In response to a question someone asked, I wondered how a gyroscope works? Specifically, why does it do what it does? One classic experiment is done at many science museums, like the Exploratorium. Get a bicycle wheel, tie a string/rope to one side of the axle, spin the wheel vertically, and hang it on the string. It doesn't fall down, it stays upright, but "precesses" around (as if it were going around a corner).
Think about a small piece on top of the wheel. When you hang it, that piece is being pushed away from the string.
But it's already moving. When you add the inertia to the force that's trying to make it fall, you change it's direction of motion slightly. So now it's path is going to "precess" around the string a bit.
The same logic applies to the bottom, in the reverse, but the effect is added so top and bottom work together to cause the wheel to turn.
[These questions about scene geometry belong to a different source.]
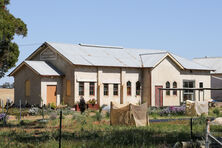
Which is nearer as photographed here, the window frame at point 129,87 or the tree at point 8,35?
the tree at point 8,35

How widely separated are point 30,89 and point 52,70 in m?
2.63

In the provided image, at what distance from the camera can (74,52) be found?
140 ft

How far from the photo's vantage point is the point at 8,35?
4141 centimetres

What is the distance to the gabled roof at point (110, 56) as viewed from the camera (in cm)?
4159

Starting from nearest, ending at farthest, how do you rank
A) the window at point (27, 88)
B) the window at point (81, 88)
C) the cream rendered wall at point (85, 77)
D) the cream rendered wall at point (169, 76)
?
the cream rendered wall at point (85, 77), the window at point (81, 88), the window at point (27, 88), the cream rendered wall at point (169, 76)

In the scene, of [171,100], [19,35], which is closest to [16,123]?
[19,35]

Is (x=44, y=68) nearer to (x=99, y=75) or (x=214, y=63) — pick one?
(x=99, y=75)

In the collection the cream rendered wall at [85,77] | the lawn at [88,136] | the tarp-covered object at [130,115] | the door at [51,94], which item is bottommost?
the lawn at [88,136]

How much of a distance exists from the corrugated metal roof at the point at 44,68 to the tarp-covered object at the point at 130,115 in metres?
15.9

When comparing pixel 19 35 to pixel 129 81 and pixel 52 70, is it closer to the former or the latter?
pixel 52 70

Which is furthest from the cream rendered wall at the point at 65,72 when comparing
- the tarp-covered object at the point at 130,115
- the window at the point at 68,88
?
the tarp-covered object at the point at 130,115

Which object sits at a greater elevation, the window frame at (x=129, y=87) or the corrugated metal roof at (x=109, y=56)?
the corrugated metal roof at (x=109, y=56)

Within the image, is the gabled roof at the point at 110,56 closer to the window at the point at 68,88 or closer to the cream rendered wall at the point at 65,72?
the cream rendered wall at the point at 65,72

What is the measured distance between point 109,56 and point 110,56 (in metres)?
0.16
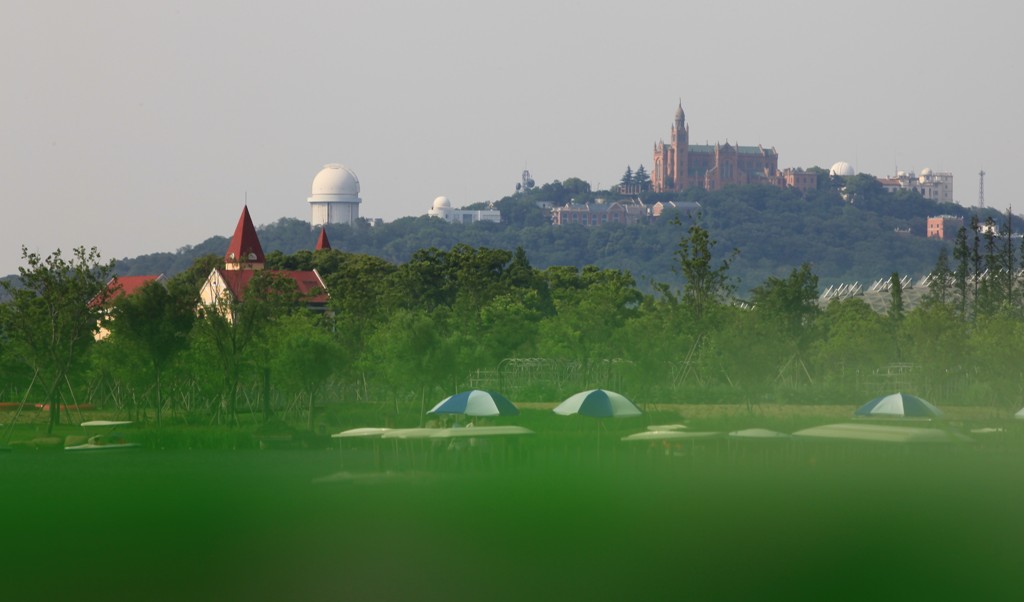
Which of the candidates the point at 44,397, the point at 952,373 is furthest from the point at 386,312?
the point at 952,373

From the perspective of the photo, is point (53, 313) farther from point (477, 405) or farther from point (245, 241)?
point (245, 241)

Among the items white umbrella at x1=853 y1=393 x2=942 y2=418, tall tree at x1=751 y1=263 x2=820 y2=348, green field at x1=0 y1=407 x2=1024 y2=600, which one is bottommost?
green field at x1=0 y1=407 x2=1024 y2=600

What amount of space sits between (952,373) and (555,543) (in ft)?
125

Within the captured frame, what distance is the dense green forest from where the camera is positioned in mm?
53469

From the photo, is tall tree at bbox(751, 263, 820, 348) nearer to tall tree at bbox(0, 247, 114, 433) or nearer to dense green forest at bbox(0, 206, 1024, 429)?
dense green forest at bbox(0, 206, 1024, 429)

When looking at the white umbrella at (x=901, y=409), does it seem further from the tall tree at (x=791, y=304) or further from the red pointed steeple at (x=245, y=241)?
the red pointed steeple at (x=245, y=241)

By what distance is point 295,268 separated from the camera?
117062 millimetres

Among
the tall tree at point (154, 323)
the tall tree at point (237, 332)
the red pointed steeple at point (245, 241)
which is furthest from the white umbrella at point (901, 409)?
the red pointed steeple at point (245, 241)

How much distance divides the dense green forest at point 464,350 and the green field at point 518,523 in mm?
9313

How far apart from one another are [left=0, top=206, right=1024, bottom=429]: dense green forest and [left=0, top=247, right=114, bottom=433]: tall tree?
0.09m

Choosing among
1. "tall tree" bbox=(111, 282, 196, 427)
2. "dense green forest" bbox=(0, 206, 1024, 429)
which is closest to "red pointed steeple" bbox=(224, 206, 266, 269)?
"dense green forest" bbox=(0, 206, 1024, 429)

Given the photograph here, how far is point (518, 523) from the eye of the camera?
1143 inches

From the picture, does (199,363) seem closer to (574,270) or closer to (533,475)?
(533,475)

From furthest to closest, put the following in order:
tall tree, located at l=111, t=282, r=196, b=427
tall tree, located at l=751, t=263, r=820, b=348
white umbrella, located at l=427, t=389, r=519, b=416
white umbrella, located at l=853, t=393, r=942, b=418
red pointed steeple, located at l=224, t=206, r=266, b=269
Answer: red pointed steeple, located at l=224, t=206, r=266, b=269 → tall tree, located at l=751, t=263, r=820, b=348 → tall tree, located at l=111, t=282, r=196, b=427 → white umbrella, located at l=853, t=393, r=942, b=418 → white umbrella, located at l=427, t=389, r=519, b=416
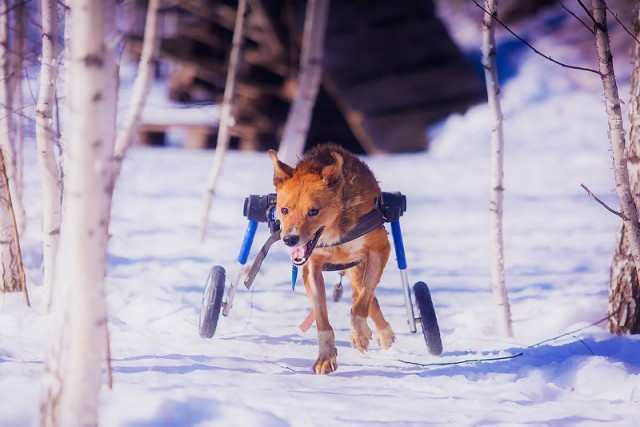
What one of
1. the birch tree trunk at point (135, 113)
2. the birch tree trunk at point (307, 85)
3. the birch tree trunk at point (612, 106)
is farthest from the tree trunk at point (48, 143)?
the birch tree trunk at point (612, 106)

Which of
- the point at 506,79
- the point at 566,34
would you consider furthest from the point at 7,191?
the point at 566,34

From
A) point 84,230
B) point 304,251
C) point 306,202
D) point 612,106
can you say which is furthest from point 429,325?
point 84,230

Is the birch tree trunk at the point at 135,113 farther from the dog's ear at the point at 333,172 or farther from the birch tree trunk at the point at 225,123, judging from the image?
the birch tree trunk at the point at 225,123

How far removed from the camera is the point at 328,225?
15.9ft

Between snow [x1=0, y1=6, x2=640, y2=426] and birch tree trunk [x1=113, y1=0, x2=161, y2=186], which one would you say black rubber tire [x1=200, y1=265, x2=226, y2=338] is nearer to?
snow [x1=0, y1=6, x2=640, y2=426]

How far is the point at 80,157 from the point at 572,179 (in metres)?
13.8

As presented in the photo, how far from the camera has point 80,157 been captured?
2.71 metres

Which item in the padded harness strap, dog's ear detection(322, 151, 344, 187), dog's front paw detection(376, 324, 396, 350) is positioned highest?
dog's ear detection(322, 151, 344, 187)

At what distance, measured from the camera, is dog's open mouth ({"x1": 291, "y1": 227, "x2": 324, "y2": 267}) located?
14.9 feet

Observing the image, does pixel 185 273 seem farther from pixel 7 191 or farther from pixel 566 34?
pixel 566 34

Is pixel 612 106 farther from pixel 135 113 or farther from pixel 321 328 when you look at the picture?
pixel 135 113

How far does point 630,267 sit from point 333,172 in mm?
2588

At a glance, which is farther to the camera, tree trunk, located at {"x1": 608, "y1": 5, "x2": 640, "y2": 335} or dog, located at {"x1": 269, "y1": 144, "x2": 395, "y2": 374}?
tree trunk, located at {"x1": 608, "y1": 5, "x2": 640, "y2": 335}

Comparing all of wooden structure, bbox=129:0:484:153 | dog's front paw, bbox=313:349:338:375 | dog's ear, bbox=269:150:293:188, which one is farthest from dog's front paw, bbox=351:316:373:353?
wooden structure, bbox=129:0:484:153
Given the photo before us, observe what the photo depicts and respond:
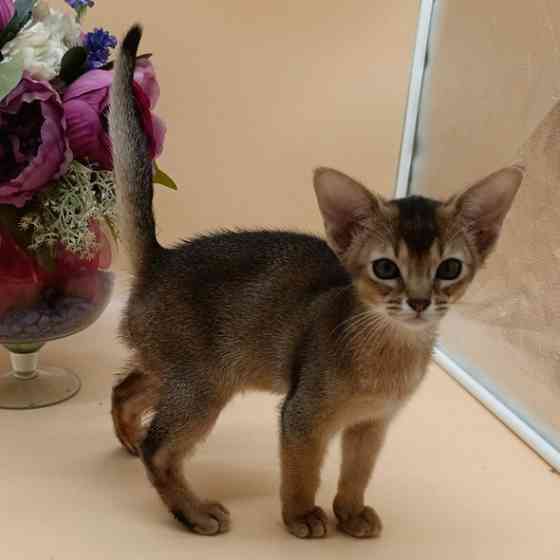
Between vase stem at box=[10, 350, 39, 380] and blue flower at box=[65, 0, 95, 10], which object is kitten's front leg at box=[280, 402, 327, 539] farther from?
blue flower at box=[65, 0, 95, 10]

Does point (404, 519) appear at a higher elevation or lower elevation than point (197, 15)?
lower

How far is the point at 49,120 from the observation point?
1.12 metres

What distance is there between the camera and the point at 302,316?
3.44 ft

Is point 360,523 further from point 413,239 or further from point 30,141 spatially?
point 30,141

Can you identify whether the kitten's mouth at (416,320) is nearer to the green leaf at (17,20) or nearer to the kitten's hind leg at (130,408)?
the kitten's hind leg at (130,408)

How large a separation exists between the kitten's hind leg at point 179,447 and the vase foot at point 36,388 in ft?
1.17

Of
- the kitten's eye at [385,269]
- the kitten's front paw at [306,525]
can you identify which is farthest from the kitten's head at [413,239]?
the kitten's front paw at [306,525]

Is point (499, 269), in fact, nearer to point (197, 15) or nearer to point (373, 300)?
point (373, 300)

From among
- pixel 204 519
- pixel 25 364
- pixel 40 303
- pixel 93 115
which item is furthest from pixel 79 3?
pixel 204 519

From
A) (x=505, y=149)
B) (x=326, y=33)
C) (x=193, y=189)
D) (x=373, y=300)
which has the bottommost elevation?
(x=193, y=189)

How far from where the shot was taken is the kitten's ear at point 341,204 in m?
0.95

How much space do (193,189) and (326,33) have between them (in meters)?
0.43

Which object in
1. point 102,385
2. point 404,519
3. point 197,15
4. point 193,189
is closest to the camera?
point 404,519

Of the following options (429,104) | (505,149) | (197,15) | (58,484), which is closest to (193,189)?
(197,15)
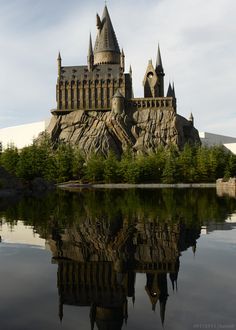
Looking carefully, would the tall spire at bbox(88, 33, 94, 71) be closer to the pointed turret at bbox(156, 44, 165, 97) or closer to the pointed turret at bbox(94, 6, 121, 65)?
the pointed turret at bbox(94, 6, 121, 65)

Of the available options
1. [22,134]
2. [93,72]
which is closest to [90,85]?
[93,72]

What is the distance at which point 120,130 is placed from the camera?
116062 mm

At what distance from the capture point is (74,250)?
1483cm

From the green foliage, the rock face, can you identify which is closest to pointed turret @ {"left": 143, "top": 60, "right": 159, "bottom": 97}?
the rock face

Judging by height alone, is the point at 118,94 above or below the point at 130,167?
above

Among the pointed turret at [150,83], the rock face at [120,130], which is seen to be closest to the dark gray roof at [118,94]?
the rock face at [120,130]

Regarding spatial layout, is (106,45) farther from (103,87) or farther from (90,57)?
(103,87)

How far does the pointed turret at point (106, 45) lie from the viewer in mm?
133875

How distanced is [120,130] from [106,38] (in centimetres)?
3822

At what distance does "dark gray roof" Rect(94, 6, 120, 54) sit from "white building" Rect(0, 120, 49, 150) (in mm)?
35515

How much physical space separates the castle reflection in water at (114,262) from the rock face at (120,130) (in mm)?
93985

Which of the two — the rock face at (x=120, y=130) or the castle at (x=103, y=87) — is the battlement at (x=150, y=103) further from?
the rock face at (x=120, y=130)

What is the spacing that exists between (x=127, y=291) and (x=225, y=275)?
3090 millimetres

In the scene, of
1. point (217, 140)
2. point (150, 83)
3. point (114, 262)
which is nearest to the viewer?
point (114, 262)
BUT, you might ask, what about the sides? Fair enough, and I had to think about it a gazillion times. Turns out that they TRY to precess, but the 2 sides cancel each other out.
OKAY, you say, what about when it's standing up?
Another fair question.
-- First, you can't ever stand it up perfectly straight.
-- Even if you could, it's not made perfectly.
-- And in the event you did, it would just balance until it stopped.
But when it's just a bit off, it spins around. Exactly the same thing is happening, but the forces are less, so the precession proceeds more slowly. If you watch carefully, as it becomes less and less straight up, it spins (precesses) faster, because the gravity trying to topple it is stronger. Hanging it, as in the bicycle wheel and string above, is the extreme case.
I could go on, but I think this horse is as dead as I can get it.